== Extrait du document ==
____________________

Mon avis : Depuis le collège, cette pièce ou plutôt son titre m'intriguait. Un jour, j'ai eu l'envie de lire cette pièce dite absurde de Beckett, avant de lire Fin de partie du même auteur dans le cadre du cours de Littérature. Je voulais m'imprégner du style de l'auteur, acquérir quelque base sur le théâtre beckettien avant de l'aborder au lycée. J'ai bien fait ! Cette pièce est une très belle entrée dans l'univers de Beckett, pièce qui l'a rendu célèbre. Avec le recul, je peux même dire que j'ai presque adoré ! C'est à la fois bref, sensible, incompréhensible, cynique, vaporeux, émouvant, agressif, tragique, comique, répétitif... presques tous les qualificatifs peuvent lui être attribués. Cette pièce n'a aucun sens en soi. Et c'est bien là le souhait de Beckett (cf "Morceau choisi", ci-dessous). Pour apprécier la pièce, il faut la voir/lire telle qu'elle vient, la laisser venir à nous, la parcourir des yeux sans pour autant chercher à la comprendre. Cependant, chaque chose a un sens, même ce qui n'en a pas, en a ! Tout vient d'un cheminement de pensées ou d'actions. Alors, il est vrai que nous pouvons trouver un sens à cette pièce ("Godot" = "God" = "Dieu"), ou même psychanalyser Beckett à travers les échanges intersubjectifs de ses personnages, mais je ne pense pas que ce soit le but premier de la pièce. Ne cherchez pas le sens, il viendra tout seul à vous une fois la pièce finie.

____________________

== Consigne ==
Poursuivez l'avis de lecture sur la pièce de Beckett à partir de sa dernière phrase. La liste placée ici n'est d'aucune utilité.

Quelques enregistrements
____________________

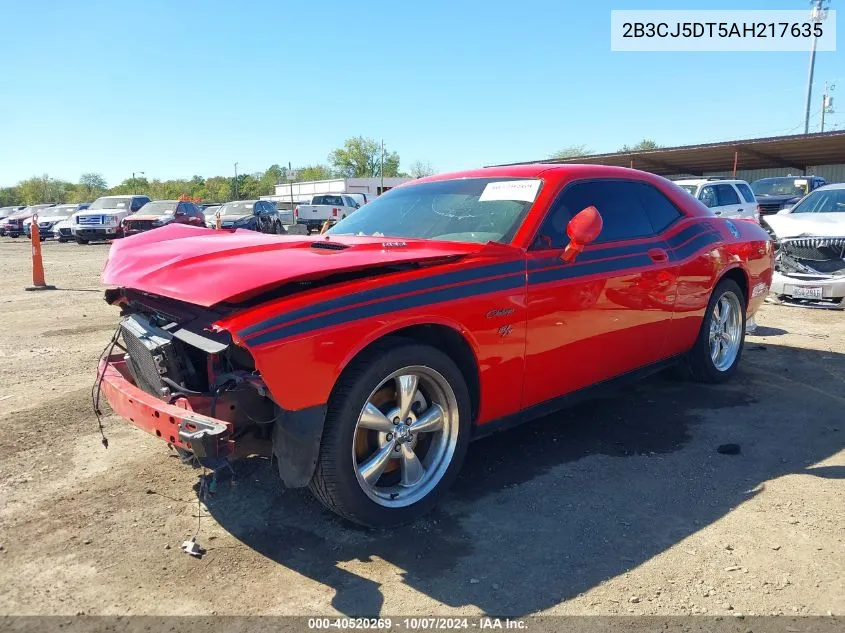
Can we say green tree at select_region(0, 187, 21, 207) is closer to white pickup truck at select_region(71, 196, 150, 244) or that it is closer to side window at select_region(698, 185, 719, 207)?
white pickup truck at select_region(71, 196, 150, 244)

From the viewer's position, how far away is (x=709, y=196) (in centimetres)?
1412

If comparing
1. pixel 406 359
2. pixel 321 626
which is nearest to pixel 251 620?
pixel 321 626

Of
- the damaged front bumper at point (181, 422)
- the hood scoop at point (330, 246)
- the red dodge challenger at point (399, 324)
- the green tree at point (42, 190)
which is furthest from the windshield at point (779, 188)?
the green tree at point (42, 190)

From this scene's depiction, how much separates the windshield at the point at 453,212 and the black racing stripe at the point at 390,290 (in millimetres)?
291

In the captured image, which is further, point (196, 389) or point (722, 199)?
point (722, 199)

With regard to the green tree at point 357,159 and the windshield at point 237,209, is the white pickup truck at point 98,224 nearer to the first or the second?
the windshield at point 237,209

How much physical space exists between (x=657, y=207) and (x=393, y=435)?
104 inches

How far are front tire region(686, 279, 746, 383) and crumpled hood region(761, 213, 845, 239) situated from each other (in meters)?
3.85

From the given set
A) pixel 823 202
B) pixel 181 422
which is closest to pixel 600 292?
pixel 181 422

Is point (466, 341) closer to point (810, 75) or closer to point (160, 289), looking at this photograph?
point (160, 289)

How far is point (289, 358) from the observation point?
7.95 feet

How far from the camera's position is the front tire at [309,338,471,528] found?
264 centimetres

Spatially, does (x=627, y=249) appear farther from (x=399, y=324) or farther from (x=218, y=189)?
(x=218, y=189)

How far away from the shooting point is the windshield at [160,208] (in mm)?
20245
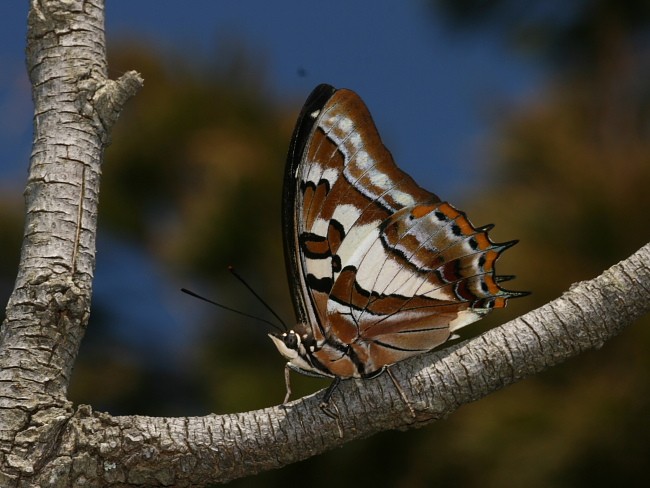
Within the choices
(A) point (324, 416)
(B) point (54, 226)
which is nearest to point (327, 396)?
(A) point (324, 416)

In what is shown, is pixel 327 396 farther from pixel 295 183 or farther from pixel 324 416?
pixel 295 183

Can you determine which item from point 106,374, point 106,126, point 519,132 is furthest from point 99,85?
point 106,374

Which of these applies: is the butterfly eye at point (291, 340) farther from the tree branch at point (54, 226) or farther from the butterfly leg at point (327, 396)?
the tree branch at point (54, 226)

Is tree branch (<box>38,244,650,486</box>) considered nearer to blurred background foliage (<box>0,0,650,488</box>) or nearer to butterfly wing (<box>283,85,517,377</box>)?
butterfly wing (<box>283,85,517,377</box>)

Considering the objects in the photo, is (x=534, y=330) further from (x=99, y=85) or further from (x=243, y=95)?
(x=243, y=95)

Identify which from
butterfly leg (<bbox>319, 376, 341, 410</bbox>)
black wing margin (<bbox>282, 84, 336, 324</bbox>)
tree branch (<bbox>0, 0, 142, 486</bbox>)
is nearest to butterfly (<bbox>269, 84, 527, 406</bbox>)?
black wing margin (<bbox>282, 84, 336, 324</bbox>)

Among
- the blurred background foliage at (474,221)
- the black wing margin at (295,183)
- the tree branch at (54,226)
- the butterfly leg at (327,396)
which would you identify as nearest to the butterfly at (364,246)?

____________________

== Réponse attendue ==
Conclusion : Pièce classique de l'anti-théâtre, à voir ou à lire d'urgence !
Ma note : 16/20.

Morceau choisi : Quatrième de couverture, Lettre à Michel Polac, janvier 1952
« Vous me demandez mes idées sur En attendant Godot, dont vous me faites l'honneur de donner des extraits au Club d'essai, et en même temps mes idées sur le théâtre.
Je n'ai pas d'idées sur le théâtre. Je n'y connais rien. Je n'y vais pas. C'est admissible.
Ce qui l'est sans doute moins, c'est d'abord, dans ces conditions, d'écrire une pièce, et ensuite, l'ayant fait, de ne pas avoir d'idées sur elle non plus.
C'est malheureusement mon cas.
Il n'est pas donné à tous de pouvoir passer du monde qui s'ouvre sous la page à celui des profits et pertes, et retour, imperturbable, comme entre le turbin et le Café du Commerce.
Je ne sais pas plus sur cette pièce que celui qui arrive à la lire avec attention.
Je ne sais pas dans quel esprit je l'ai écrite.
Je ne sais pas plus sur les personnages que ce qu'ils disent, ce qu'ils font et ce qui leur arrive. De leur aspect j'ai dû indiquer le peu que j'ai pu entrevoir. Les chapeaux melon par exemple.
Je ne sais pas qui est Godot. Je ne sais même pas, surtout pas, s'il existe. Et je ne sais pas s'ils y croient ou non, les deux qui l'attendent.
Les deux autres qui passent vers la fin de chacun des deux actes, ça doit être pour rompre la monotonie.
Tout ce que j'ai pu savoir, je l'ai montré. Ce n'est pas beaucoup. Mais ça me suffit, et largement. Je dirai même que je me serais contenté de moins.
Quant à vouloir trouver à tout cela un sens plus large et plus élevé, à emporter après le spectacle, avec le programme et les esquimaux, je suis incapable d'en voir l'intérêt. Mais ce doit être possible.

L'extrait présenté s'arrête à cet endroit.